Sunday, March 6, 2011

Rat-Dog

In the 28th minute of the 2001 Argentinean film La Ciénaga (The Swamp), a young teenage girl, Veronica, relates a story to the other kids playing in her backyard swimming pool. I quote the subtitles from the DVD:

"Her cousin found a dog in the street. A tiny short-haired one. It looked abandoned, so she took it home. She left it with her cats and fed it. The next day, she gets up to feed it again. The dog is covered in blood, and the cats are gone. She takes the dog, washes and dries it off, and takes it to the nearest vet. She tells the vet, 'Doctor, I think this dog ate my cats.' 'Put it on the bed.' The vet turns and takes an ax hanging on the wall and cuts the dog in half. The woman gets up close and sees it has loads of teeth, two rows. The vet says, 'That's not a dog, ma'am. It's an African rat.' "

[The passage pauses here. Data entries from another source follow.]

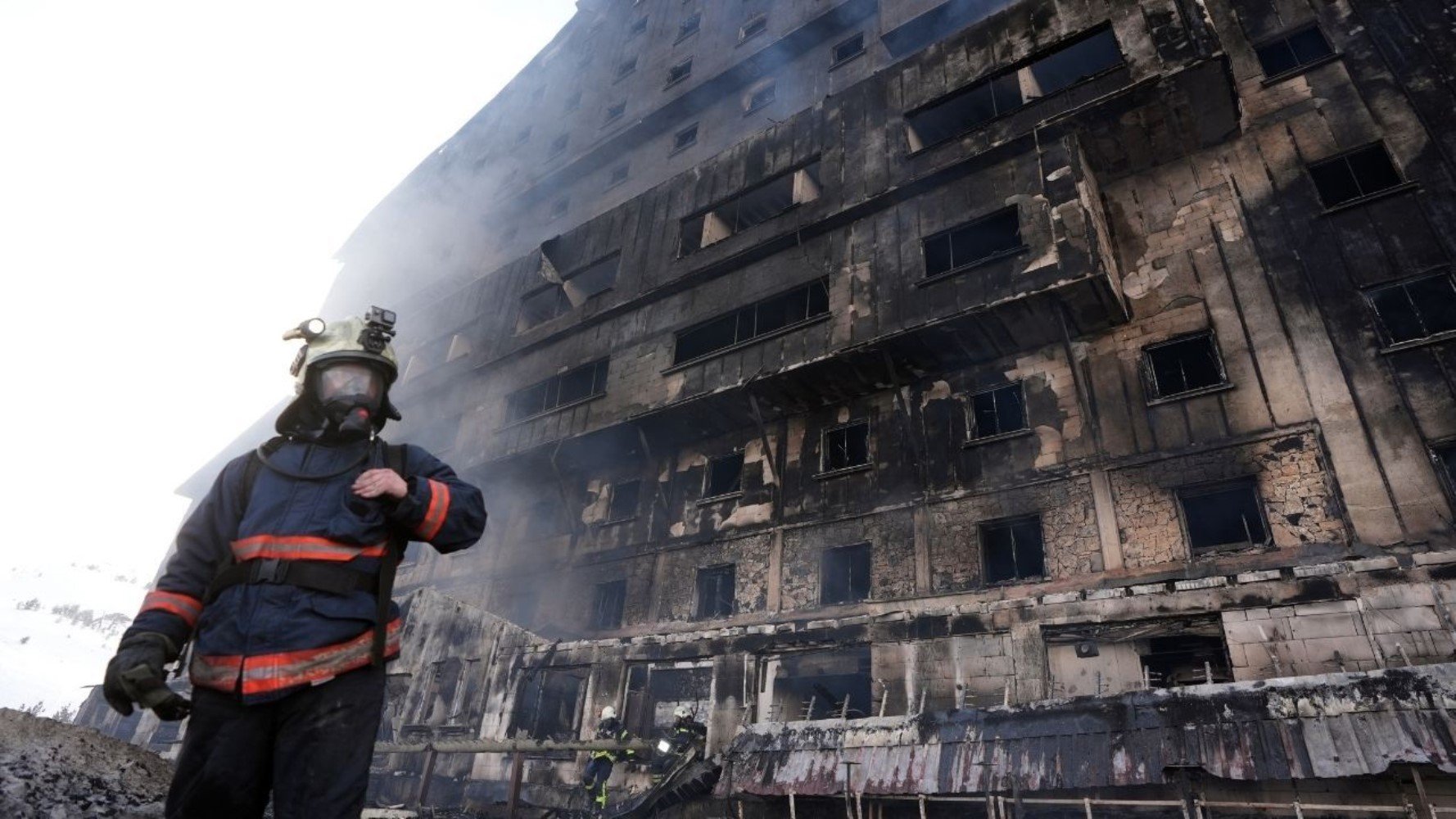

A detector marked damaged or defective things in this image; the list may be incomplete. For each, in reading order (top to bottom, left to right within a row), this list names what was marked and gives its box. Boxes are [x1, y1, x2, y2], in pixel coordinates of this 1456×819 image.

broken window frame [667, 56, 695, 86]
broken window frame [745, 14, 768, 43]
broken window frame [833, 31, 861, 69]
broken window frame [897, 25, 1124, 152]
broken window frame [1252, 22, 1339, 83]
broken window frame [678, 156, 826, 251]
broken window frame [1305, 143, 1403, 214]
broken window frame [920, 204, 1024, 279]
broken window frame [672, 277, 833, 363]
broken window frame [1363, 266, 1456, 345]
broken window frame [506, 355, 608, 419]
broken window frame [966, 382, 1036, 440]
broken window frame [1135, 329, 1228, 402]
broken window frame [608, 477, 643, 522]
broken window frame [701, 446, 745, 498]
broken window frame [821, 416, 861, 475]
broken window frame [1176, 475, 1269, 550]
broken window frame [590, 577, 626, 627]
broken window frame [695, 559, 739, 618]
broken window frame [821, 541, 861, 606]
broken window frame [978, 513, 1048, 582]
burnt awning [719, 664, 1456, 792]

The story alarms a five-year-old boy, Luciano, who later asks his mother, "Do African rats exist?" She doesn't respond. Being put to bed by his father that night, the boy says, "Leave the light on, Dad. There's a huge rat." "It's okay," says the father, comforting him. The next day, his two sisters try to scare him by telling him that the unseen dog barking ferociously behind the neighbor's high wall is a "dog-rat." Later, the boy climbs a ladder leaning against the wall in order to see the barking dog. He falls off and the scene ends with him motionless on the ground, either unconscious or dead.